The Betty Crocker Kitchens 1940

Thursday, December 3, 2015

Vintage Betty Crocker and holiday baking traditions!


Are you ready for some holiday baking? My family's annual Fudge Fest is this weekend. We travel to my parents' house to make my Grandmother's homemade fudge recipe - with numerous modifications. Last year a journalist and photographer covered the Marks Family Fudge Fest! The newspaper was doing a series on holiday baking traditions.

Note the Betty Crocker apron at Fudge Fest!

Recently I talked to two account executives from two different food companies. Both of them expressed great interest in getting customers back to the good old days of baking. 

After years and years of listening to people's stories about Betty Crocker/baking with mom/vintage cookbooks/etc,  I can say with great confidence that I know what's important to people in this nostalgia baking realm and I could get people baking again.
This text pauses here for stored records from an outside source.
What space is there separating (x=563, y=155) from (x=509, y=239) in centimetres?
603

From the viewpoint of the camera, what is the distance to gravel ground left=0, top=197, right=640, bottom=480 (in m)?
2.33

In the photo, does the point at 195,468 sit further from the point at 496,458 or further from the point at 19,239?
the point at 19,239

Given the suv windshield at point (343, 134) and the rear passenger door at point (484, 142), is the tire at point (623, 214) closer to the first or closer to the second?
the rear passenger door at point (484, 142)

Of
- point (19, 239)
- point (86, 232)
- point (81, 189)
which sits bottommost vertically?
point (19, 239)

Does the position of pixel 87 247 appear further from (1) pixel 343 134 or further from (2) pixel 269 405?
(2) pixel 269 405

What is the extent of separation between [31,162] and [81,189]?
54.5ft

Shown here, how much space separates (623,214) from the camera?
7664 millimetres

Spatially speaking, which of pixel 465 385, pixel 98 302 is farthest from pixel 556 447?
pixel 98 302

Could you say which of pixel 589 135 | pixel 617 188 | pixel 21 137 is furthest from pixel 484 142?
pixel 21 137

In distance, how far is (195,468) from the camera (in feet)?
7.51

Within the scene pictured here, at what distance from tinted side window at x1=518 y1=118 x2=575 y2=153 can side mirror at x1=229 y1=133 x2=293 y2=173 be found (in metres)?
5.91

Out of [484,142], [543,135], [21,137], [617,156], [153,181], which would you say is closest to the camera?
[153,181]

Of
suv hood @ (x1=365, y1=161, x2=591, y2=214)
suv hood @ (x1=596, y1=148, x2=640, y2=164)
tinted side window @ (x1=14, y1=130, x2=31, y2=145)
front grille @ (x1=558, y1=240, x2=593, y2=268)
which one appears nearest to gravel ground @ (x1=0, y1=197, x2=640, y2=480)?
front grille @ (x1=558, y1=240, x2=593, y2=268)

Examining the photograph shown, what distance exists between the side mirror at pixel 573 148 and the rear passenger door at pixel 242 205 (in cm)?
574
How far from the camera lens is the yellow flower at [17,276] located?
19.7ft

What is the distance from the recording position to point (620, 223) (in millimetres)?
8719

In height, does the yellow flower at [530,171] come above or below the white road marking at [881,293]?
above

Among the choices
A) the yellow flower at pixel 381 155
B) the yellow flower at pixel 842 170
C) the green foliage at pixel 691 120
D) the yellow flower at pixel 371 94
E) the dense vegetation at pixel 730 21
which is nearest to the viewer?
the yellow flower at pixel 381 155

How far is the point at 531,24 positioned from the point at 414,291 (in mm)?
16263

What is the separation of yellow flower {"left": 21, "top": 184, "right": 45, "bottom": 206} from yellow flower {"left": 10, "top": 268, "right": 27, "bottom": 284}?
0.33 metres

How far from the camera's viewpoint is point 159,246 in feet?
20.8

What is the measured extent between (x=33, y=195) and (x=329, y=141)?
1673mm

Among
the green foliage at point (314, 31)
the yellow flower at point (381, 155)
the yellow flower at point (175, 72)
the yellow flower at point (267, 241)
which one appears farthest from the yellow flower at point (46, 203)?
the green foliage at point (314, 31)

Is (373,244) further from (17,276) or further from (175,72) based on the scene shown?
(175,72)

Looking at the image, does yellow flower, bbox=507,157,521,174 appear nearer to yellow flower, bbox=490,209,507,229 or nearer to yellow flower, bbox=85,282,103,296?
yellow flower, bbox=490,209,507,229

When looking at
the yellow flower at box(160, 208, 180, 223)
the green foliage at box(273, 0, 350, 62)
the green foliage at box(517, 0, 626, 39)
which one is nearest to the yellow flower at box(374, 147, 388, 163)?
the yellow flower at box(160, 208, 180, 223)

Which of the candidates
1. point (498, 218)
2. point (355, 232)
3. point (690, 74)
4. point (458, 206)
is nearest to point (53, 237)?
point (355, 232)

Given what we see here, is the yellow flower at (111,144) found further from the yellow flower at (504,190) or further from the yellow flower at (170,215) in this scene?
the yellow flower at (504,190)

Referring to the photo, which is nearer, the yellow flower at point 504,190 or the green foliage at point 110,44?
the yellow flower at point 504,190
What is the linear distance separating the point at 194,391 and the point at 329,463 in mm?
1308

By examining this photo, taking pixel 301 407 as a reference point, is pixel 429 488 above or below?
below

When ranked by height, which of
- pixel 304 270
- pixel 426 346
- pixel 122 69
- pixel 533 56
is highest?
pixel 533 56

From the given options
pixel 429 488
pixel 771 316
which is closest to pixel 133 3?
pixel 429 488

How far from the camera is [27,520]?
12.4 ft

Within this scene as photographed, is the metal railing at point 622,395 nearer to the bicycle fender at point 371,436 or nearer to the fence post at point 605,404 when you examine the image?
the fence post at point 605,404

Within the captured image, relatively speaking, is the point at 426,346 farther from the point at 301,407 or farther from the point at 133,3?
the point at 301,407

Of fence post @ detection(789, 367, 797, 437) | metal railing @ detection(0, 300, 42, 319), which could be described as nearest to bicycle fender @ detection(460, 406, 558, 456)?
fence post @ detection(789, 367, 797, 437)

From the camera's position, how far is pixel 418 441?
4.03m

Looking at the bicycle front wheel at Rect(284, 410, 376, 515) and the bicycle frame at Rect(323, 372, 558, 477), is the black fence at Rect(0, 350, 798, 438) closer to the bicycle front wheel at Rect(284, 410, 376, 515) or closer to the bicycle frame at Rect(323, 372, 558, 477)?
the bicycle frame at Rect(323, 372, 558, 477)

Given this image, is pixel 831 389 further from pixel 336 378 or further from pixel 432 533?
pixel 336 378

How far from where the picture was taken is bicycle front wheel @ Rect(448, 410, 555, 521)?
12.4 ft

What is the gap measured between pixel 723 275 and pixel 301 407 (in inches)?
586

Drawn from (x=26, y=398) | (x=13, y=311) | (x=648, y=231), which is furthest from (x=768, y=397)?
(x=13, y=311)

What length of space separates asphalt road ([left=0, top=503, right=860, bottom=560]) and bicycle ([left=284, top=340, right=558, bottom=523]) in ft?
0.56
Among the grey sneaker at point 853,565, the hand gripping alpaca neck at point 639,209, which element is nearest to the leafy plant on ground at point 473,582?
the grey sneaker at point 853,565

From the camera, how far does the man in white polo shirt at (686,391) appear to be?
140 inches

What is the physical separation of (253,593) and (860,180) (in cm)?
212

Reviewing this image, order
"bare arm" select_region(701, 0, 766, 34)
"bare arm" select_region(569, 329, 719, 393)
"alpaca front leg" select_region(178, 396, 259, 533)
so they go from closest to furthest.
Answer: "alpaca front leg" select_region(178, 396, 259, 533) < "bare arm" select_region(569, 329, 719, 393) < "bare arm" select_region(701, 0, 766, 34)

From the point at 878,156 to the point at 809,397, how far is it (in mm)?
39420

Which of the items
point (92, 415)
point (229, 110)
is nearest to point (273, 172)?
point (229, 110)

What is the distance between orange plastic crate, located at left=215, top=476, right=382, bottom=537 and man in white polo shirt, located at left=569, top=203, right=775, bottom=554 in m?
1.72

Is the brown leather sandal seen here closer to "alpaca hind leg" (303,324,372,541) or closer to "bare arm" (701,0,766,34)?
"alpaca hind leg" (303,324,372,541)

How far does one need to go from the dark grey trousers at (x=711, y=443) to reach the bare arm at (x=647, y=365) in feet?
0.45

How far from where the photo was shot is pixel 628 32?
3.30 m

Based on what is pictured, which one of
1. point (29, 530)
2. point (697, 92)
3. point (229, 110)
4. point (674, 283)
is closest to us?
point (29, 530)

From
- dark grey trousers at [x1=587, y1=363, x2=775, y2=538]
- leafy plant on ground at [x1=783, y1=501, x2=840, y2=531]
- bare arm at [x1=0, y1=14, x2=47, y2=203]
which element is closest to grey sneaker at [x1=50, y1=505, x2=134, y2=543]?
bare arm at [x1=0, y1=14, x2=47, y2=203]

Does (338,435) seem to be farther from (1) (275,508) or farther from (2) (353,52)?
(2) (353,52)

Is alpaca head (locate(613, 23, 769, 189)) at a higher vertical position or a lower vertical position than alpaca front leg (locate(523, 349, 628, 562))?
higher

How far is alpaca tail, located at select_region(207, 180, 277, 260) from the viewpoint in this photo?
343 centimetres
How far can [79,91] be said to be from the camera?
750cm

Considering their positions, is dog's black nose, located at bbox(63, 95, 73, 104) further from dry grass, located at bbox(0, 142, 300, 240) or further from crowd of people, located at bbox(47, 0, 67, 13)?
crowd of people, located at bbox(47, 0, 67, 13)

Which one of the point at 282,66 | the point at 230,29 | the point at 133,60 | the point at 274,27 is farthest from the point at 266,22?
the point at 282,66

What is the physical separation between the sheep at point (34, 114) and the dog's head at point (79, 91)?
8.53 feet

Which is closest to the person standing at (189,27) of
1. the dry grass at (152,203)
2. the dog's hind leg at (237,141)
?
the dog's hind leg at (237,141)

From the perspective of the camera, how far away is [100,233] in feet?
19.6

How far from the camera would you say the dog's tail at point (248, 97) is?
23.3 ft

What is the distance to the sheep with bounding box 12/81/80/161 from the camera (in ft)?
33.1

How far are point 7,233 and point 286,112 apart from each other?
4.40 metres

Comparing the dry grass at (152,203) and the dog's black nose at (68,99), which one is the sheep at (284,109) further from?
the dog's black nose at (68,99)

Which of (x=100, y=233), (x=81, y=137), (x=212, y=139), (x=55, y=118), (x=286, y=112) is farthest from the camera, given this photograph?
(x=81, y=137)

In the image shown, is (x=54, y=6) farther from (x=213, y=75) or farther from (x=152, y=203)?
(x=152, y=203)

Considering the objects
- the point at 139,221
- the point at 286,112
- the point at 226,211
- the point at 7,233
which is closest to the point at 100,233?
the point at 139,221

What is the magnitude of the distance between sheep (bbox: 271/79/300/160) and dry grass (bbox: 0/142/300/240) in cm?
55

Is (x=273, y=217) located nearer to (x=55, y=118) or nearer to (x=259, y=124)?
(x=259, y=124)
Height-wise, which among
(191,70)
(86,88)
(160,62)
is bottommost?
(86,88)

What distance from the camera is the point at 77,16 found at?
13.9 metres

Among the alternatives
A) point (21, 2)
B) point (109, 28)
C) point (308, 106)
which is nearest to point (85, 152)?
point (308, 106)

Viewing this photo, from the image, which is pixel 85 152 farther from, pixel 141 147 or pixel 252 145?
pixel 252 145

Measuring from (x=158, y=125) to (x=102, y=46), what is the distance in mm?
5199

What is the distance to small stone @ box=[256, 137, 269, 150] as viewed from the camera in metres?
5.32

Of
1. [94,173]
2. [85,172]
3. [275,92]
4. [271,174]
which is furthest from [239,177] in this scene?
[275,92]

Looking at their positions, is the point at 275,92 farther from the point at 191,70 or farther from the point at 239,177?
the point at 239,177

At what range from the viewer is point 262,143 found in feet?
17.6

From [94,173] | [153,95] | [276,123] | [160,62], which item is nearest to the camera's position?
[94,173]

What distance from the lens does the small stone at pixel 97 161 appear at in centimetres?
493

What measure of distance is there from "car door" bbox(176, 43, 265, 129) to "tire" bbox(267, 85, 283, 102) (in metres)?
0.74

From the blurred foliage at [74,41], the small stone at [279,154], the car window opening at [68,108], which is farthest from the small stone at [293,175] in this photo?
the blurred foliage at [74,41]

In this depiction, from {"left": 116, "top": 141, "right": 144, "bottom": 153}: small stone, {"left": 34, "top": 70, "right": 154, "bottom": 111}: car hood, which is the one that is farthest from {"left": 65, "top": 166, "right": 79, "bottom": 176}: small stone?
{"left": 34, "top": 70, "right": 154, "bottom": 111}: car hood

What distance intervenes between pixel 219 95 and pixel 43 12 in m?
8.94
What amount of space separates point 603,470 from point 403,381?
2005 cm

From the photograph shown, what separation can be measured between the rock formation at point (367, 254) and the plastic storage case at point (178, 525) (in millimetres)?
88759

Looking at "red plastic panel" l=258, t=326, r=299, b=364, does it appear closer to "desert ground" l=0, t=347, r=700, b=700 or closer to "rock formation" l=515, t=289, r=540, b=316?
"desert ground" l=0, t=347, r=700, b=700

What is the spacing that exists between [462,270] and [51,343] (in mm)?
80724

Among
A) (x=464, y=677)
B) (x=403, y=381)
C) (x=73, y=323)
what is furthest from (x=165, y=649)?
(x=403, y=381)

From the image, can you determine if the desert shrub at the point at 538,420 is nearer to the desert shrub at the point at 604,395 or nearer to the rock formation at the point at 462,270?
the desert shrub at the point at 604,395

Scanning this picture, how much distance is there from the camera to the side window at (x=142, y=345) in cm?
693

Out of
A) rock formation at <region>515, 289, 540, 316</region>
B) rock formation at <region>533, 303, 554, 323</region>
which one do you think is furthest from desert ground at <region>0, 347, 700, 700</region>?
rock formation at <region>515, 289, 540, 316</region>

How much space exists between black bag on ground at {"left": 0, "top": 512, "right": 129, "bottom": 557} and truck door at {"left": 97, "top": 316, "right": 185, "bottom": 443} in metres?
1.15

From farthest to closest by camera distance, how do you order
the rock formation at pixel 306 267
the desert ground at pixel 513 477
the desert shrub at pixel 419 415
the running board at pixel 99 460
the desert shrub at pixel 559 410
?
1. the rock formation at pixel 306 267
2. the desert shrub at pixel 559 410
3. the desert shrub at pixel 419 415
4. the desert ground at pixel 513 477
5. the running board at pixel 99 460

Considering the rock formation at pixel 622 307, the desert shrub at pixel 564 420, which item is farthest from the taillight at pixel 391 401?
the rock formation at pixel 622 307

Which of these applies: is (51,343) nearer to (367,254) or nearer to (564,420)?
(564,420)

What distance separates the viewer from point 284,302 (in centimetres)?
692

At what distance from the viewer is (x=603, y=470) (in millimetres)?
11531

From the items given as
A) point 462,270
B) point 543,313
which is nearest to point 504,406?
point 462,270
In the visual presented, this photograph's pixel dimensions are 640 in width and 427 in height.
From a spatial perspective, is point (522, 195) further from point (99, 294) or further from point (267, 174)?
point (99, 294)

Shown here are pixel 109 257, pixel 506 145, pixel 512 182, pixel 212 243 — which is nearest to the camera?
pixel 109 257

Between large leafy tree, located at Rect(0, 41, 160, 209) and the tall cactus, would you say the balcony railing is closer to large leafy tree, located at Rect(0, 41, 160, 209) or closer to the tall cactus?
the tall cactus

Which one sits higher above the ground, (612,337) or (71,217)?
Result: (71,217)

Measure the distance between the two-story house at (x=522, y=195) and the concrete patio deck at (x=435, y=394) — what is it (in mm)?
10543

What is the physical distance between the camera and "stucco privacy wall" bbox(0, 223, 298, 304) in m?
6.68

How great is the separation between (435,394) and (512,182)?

However, I don't just give my ideas away, so if a company wants me to consult, they need to hire me. 

There's something so special about holiday baking especially the way it honors those we've lost and still love very deeply! 

Happy Holiday Baking!
 
 





Monday, November 9, 2015

Vintage Betty Crocker NOT wearing red

Have I ever mentioned how much I love it when Betty isn't wearing red? I haven't no idea why it gives me such a thrill. In the archives at General Mills there are a few painted portraits of Betty wearing green and blue. Wouldn't it be great if they brought some of these portraits back?










Sunday, November 8, 2015

Betty Crocker's new spoon!

Did anyone notice Betty Crocker's new spoon? Can you believe Betty will be 95 next year?

Thursday, June 4, 2015

Betty Crocker rules in Minnesota

Her name has graced hundreds of familiar supermarket products and millions of cookbooks. Her likeness, captured over the course of seven instantly recognizable portraits, now hangs royal gallery-like in General Mills’ Golden Valley headquarters. At the peak of her fame, this radio and TV star was deluged with 4,000 letters a day and in 1945 was bested only by First Lady Eleanor Roosevelt in Fortune magazine’s most-popular-woman-in-the-nation survey. Not bad for a fictitious corporate spokeswoman. She is, of course, Betty Crocker, Minnesota’s most enduring ambassador to the world and a friendly — and trusted — face to America’s home cooks for 94 years. “She’s a legend,” said Twin Cities native Susan Marks, author of “Finding Betty Crocker” (2005). “Nothing compares to her. There are some similarities between Betty and Martha Stewart, but the big differences are that there’s probably not a jury that would convict Betty of anything.”